Millrose Games will be at Armory

Deresse Mekonnen of Ethiopia celebrates after beating American Bernard Lagat in the Wanamaker Mile at the 2011 Millrose Games. (Jan. 28, 2011) Credit: AP
Just because Saturday night's Wanamaker Mile will be contested over eight laps, instead of the 11 it covered for almost a century, doesn't mean track and field's marquee race has been shortened. It just means that, for the 105th running of the Millrose Games, a lot of geography has changed.
After 97 consecutive years at Madison Square Garden -- far longer than either the Rangers and Knicks have appeared there -- the Millrose is moving to the Armory at 168th Street and Broadway, where the track is larger and the seating capacity dramatically smaller, just over 5,000.
The new location is yet another sign of the sport's declining visibility on the spectator sports calendar, after a decade of dwindling crowds at the Garden. Yet Norb Sander, executive director of the Armory Foundation and the major force in the move, is convinced that the "electric environment" of the new venue and the meet's impressive field of elite athletes provide the best hope of saving indoor track.
Enough world and Olympic champions have signed up for the new Millrose to please the stopwatch and tape-measure crowd. And, in fact, with the steady disappearance of indoor meets in basketball/hockey arenas and the move toward larger fieldhouses (with fewer seats), most top runners have almost no experience on the tight, old 11-lap tracks.
An exception is Bernard Lagat, eight times the Wanamaker champ who Saturday night has moved up to the 5,000 meters to take a shot at the American indoor record of 13:11.44.

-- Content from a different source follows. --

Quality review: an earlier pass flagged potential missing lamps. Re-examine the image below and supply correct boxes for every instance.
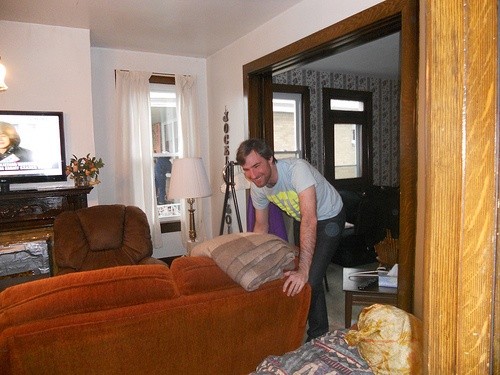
[0,61,8,91]
[166,156,213,257]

"I think it's going to be great," Lagat said of the meet's relocation. "Change is always necessary. So far, so good. I feel excited we'll have a good race in the 5,000 meters, and all these athletes have come, an indication that the Millrose Games' move to the Armory is going to be a great one."
Besides Lagat, the 2009 world champion at both the 1,500 and 3,000 meters, Saturday night's fields include 2009 world 400-meter champ Sonya Richards Ross (who is hoping for "a great couple of weeks for the Rosses" after her husband, Aaron, helped the Giants to their Super Bowl victory); American hurdlers record-holder David Oliver, Olympic 400 gold medalist LaShawn Merritt; world high jump champion Jesse Williams and reigning U.S. mile champion Jenny Simpson.
Both the major-league prices from Millrose's Garden days -- top tickets went for $140 and $95 -- and the budget for stocking the field, $500,000 -- have stayed the same, even as Sander continues to seek a naming-rights sponsor.
Meanwhile, with the London Olympics on the horizon this summer, "This is the first peek the athletes and all of you get to see where our training is going," Simpson said. And fast.
105TH MILLROSE GAMES
When: Saturday, first event, 4 p.m.; first professional event, 6:06; final event (Wanamaker Mile), 9:50.
Where: The Armory, 168th Street & Broadway, Manhattan.
Who: Elite international athletes include Olympians Bernard Lagat (5,000 meters), Jennifer Simpson (1,500), Sanya Ricards Ross (400), David Oliver (hurdles), LaShawn Merritt (500), world championship bronze medalist Matt Centrowitz (mile), world's No. 1 pole vaulter Jenn Suhr.